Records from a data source

● ● ● ● ●

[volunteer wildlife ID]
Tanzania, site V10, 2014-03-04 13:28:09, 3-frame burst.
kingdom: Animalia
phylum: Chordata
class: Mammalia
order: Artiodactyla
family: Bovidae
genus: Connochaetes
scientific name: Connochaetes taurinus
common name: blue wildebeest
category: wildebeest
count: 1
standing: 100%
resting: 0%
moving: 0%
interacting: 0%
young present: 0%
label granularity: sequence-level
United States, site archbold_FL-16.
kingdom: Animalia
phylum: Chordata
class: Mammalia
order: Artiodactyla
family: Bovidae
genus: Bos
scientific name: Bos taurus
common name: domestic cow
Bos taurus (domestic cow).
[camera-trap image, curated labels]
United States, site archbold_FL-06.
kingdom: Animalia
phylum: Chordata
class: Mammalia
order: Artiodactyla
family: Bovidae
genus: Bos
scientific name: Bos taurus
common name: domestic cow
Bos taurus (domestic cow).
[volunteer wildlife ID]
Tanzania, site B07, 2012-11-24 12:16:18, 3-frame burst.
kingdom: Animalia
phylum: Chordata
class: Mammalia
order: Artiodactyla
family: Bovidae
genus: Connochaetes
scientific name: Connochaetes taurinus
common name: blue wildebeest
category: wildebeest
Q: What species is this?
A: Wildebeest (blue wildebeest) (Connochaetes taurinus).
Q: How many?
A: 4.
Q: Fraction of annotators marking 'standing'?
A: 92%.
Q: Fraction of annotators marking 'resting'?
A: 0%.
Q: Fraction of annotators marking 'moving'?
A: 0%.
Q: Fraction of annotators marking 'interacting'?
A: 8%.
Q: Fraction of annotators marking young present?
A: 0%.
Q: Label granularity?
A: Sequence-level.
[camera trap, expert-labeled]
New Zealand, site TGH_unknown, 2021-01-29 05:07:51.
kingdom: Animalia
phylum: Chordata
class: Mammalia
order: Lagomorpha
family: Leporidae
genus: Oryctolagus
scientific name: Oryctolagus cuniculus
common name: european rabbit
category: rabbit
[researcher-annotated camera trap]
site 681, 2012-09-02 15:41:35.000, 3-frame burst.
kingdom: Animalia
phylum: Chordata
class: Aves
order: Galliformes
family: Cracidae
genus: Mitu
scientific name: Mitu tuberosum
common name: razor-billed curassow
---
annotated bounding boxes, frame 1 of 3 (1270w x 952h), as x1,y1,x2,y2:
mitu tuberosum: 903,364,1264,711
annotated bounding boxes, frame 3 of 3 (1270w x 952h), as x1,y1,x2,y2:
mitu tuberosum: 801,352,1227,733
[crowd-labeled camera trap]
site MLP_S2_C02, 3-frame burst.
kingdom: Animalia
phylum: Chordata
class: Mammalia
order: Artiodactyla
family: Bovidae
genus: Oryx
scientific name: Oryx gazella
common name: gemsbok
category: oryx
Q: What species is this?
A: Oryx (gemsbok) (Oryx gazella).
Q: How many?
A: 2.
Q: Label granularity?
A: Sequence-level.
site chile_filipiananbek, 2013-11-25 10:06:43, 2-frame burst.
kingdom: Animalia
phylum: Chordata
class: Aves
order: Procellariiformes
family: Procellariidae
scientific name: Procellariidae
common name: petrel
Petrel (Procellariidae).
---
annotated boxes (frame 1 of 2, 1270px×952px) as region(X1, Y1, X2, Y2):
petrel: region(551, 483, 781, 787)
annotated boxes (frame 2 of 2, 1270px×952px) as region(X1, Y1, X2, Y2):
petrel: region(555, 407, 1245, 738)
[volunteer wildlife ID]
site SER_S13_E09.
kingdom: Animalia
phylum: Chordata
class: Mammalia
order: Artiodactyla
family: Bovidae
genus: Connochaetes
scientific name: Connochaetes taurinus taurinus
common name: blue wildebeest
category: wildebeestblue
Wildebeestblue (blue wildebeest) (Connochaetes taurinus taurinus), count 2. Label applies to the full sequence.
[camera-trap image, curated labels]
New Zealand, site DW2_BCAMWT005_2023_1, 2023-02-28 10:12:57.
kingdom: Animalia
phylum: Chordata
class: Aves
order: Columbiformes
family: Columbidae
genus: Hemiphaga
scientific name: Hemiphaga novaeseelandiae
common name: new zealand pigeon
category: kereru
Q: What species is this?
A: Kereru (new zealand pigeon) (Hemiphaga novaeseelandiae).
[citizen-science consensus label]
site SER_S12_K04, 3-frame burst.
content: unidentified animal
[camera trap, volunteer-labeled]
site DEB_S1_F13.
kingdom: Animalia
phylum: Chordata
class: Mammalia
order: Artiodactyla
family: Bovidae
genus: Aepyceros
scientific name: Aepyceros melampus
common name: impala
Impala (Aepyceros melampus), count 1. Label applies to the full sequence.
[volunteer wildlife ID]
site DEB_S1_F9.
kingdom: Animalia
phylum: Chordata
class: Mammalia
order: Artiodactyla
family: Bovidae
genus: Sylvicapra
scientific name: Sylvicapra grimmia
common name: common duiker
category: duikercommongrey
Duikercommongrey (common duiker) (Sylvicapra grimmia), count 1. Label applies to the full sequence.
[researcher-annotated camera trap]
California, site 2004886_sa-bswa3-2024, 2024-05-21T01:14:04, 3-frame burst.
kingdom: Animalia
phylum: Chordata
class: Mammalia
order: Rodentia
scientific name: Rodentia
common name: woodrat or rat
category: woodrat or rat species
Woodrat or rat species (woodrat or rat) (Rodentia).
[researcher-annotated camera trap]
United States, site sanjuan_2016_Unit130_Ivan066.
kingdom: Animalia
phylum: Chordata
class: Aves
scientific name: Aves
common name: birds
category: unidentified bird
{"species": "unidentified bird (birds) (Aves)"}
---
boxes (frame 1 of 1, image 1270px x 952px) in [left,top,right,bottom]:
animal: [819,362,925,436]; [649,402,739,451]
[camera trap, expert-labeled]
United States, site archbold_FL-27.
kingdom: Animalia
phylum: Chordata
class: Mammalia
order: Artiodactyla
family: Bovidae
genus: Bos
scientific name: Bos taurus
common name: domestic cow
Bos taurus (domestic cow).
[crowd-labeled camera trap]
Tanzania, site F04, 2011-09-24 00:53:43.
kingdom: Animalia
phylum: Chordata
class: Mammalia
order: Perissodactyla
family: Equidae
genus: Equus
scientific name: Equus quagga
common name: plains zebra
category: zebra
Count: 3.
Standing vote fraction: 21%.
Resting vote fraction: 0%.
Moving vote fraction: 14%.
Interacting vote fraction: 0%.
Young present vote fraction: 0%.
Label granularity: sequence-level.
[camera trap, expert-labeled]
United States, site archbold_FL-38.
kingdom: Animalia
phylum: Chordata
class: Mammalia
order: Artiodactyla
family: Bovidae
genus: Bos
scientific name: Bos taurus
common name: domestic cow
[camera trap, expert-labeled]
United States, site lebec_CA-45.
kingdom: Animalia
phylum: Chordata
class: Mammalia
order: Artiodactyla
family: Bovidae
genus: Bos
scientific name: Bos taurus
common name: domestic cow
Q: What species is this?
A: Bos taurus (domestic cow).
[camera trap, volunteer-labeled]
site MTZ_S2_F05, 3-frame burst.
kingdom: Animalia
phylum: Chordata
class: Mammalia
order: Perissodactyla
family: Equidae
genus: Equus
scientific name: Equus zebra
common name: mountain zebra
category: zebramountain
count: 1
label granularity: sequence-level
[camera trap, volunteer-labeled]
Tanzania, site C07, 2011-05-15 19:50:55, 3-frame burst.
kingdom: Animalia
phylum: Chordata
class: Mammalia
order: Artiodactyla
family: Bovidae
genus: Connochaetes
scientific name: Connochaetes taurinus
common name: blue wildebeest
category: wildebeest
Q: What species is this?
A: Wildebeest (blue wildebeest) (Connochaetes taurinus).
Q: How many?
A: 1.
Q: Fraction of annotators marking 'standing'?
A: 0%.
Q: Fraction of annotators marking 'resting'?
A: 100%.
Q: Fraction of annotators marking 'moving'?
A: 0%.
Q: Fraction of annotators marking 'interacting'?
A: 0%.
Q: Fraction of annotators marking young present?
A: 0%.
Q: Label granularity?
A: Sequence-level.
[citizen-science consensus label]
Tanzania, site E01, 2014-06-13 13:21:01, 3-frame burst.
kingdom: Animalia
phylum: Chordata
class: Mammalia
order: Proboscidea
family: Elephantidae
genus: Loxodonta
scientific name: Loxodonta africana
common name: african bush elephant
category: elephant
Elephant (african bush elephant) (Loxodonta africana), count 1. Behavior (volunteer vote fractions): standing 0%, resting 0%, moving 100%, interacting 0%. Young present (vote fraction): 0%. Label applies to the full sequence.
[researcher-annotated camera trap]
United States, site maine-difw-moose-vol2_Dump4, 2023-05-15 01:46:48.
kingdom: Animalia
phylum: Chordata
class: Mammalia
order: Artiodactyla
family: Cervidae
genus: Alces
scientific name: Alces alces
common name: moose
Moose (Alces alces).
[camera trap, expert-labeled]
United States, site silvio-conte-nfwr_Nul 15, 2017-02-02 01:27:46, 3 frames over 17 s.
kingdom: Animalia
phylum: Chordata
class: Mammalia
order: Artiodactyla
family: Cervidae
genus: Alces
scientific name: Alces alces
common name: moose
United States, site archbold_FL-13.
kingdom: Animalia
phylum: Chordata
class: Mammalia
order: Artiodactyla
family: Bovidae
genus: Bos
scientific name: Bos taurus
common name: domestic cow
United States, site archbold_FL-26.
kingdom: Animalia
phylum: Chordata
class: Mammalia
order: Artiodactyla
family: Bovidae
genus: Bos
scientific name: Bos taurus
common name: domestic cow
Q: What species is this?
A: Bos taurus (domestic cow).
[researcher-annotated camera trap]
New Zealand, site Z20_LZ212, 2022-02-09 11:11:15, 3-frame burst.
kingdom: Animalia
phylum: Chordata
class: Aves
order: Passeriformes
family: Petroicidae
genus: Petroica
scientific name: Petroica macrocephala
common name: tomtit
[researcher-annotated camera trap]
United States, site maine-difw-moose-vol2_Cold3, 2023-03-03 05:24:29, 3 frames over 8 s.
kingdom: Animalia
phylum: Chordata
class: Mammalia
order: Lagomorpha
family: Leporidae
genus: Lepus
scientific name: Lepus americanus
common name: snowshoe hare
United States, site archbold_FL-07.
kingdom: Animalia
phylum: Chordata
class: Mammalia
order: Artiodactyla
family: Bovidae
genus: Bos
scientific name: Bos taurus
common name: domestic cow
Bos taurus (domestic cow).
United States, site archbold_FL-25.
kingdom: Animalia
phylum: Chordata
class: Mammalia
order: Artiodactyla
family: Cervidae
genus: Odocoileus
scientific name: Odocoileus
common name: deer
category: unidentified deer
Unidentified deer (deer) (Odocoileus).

● ● ● ● ●

**What you will do**
Return every line of the entries above that the string "Tanzania" appears in.

**Answer area**
Tanzania, site V10, 2014-03-04 13:28:09, 3-frame burst.
Tanzania, site B07, 2012-11-24 12:16:18, 3-frame burst.
Tanzania, site F04, 2011-09-24 00:53:43.
Tanzania, site C07, 2011-05-15 19:50:55, 3-frame burst.
Tanzania, site E01, 2014-06-13 13:21:01, 3-frame burst.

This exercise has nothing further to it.